The Village Green Preservation Society (The Kinks) – Album Review

Issued In 1968, “The Village Green Preservation Society” Was The First Album Over Which The Kinks Had Full Creative Control.

Issued In 1968, “The Village Green Preservation Society” Was The First Album Over Which The Kinks Had Full Creative Control.

Freed from the onerous contract they once had signed with American expatriate Shel Talmy, The Kinks finally could begin pursuing Ray Davies’ vision to the full. The year was 1968, and by that time the band had been banned from entering the US owing to their unmanageable onstage behavior. (The incident in which Mick Avory trounced Dave Davies with his hi-hat and fled as the guitarist lay in a pool of blood was most likely the final straw for the detractors of the band with the risqué name.)

Being barred from playing in the country where the big income was for any performer invariably made Ray look for his themes closer to where he was. And (as I think I have said elsewhere) the man was an all-out nostalgic in any case. There was nothing more coherent to him than looking back and romanticizing. And while the band’s previous record (“Something Else”) had actually indicated that his vision of England was just too settled, it also showcased what a deft describer of characters and incidents he was.

That was the context in which The Kinks’ next album was gestated. Ray took his romanticism to the extreme and single-handedly wrote an album mourning the passing of all these traditions he saw as decidedly British. He focused on the nominal village and turned the whole band into protectors of these traditions, painting one sketch after the other of small town characters and the fate that befell them as they either remained where they were (“Johnny Thunders”) or tried to break into the larger world (“Do You Remember Walter?”) . Of course, the weight of the world was felt on the delicious title track, which (like many others such as “Phenomenal Cat” and “Animal Farm”) had a truly startling childlike quality to it. More than often, you feel as if the narrator has chosen to remain in the verge of innocence, and that he is never going to venture a single inch forwards. And both the songs “Village Green” and “Picture Book” make it clear how disheartening the way ahead is, with the protagonists becoming unable to enjoy either the places they have arrived at, or the places they have come from.

Ray wrote everything this time around (brother Dave had no writing credits, but he had a devilish cameo on “Wicked Anabella”) and he even acted as the record’s producer. If “The Village Green Preservation Society” makes you feel like you are listening to a Ray Davies’ solo album, then that is because you are. That is, you are listening to a single voice throughout. Ray Davies was to begin running the show from this point onwards, and the band was to produce some of its better works under his aegis.
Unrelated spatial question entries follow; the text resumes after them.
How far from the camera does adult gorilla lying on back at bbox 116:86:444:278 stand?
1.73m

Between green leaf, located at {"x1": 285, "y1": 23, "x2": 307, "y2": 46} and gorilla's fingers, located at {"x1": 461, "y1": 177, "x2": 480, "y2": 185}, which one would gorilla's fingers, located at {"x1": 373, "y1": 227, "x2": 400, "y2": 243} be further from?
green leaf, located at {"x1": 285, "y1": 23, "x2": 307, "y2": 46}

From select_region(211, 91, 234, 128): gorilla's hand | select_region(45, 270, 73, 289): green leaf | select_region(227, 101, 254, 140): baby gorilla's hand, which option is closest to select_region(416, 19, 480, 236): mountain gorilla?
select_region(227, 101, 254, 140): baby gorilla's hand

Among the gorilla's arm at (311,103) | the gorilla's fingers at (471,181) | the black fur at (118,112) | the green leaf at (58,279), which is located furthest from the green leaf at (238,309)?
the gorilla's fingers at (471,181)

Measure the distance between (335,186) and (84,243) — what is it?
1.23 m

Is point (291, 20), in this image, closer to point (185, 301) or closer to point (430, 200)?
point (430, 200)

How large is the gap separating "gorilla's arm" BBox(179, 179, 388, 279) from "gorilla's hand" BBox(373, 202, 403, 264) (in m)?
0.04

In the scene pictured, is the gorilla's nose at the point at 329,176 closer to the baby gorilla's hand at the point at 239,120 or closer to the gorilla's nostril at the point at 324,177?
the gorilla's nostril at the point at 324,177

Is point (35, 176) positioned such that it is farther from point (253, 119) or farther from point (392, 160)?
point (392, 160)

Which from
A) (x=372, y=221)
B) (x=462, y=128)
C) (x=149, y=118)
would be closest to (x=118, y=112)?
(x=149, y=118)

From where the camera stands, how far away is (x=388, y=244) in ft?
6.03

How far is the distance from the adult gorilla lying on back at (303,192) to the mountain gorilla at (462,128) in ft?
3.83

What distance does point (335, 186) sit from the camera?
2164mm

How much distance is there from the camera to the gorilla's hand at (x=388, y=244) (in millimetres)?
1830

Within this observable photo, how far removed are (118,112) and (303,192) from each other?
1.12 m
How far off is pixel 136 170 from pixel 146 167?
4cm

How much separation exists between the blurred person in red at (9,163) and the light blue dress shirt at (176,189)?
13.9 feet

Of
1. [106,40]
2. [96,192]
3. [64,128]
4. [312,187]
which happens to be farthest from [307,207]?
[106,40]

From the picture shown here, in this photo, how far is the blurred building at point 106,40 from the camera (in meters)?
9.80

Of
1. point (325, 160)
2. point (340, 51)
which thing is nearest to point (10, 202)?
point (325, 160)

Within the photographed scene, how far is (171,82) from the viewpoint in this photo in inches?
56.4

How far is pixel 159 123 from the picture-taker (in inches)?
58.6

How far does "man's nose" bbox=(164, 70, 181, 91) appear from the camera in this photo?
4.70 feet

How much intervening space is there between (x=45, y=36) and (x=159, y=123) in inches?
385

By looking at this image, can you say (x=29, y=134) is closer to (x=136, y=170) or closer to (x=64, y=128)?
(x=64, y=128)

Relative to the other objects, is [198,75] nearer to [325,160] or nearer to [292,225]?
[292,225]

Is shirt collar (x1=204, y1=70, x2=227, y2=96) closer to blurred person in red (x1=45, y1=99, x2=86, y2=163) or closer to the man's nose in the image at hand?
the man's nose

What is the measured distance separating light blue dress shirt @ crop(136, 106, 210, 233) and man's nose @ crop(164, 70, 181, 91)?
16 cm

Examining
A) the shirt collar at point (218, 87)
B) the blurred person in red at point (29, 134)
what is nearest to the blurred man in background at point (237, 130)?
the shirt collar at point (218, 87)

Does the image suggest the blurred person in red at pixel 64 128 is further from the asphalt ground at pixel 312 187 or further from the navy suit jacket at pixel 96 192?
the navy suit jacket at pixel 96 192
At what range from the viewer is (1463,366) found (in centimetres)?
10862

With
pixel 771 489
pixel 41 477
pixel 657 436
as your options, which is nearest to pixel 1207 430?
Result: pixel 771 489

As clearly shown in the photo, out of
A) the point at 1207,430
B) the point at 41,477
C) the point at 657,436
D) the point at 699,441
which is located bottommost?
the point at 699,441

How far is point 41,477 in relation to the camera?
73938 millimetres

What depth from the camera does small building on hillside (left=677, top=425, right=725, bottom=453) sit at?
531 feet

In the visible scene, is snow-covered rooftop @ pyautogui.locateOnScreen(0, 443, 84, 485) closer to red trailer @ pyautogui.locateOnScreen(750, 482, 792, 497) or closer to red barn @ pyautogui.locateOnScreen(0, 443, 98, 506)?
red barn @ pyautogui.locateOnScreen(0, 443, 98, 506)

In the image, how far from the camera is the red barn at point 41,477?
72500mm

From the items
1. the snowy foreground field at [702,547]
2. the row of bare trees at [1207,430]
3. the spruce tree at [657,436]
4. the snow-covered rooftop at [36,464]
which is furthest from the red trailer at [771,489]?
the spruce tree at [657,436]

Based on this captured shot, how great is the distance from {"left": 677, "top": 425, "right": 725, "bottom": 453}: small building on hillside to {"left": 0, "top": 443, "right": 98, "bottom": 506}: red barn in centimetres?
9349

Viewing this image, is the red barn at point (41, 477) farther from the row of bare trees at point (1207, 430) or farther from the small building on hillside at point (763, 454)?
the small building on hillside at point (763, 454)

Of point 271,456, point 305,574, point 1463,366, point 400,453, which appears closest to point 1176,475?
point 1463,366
Musically, the album is very delicate, and (personally) I find it quite adorable. There are acoustic guitars aplenty, flutes, droning organs on “Sitting By The Riverside”, a hazy harpsichord that washes over “Village Green”, a number in which Ray opts to recite rather than to sing (“Big Sky”)…

Were it not for “Starstruck” and the bluesy “Last Of The Steam-Powered Trains” (in which Dave also plays the harmonica), it would be tricky to call this a “rock” record. Even then, it is difficult to think of it in such terms. And it is easy to see why it did not fare very well when it was first issued. Just look at the albums either side of it. On the one hand, you have The Beatles’ “Sgt. Peppers”, on the other you have The Who’s “Tommy”. The latter in particular dealt with loss of innocence in a way that could resonate far more profoundly with the flower generation. Sadly, there wasn’t room for something like “The Village Green Preservation Society” on the charts back then. It was an album whose charms could only be appreciated in retrospect.

Perversely fitting for a praiser of the past like Ray Davies, wouldn’t you say?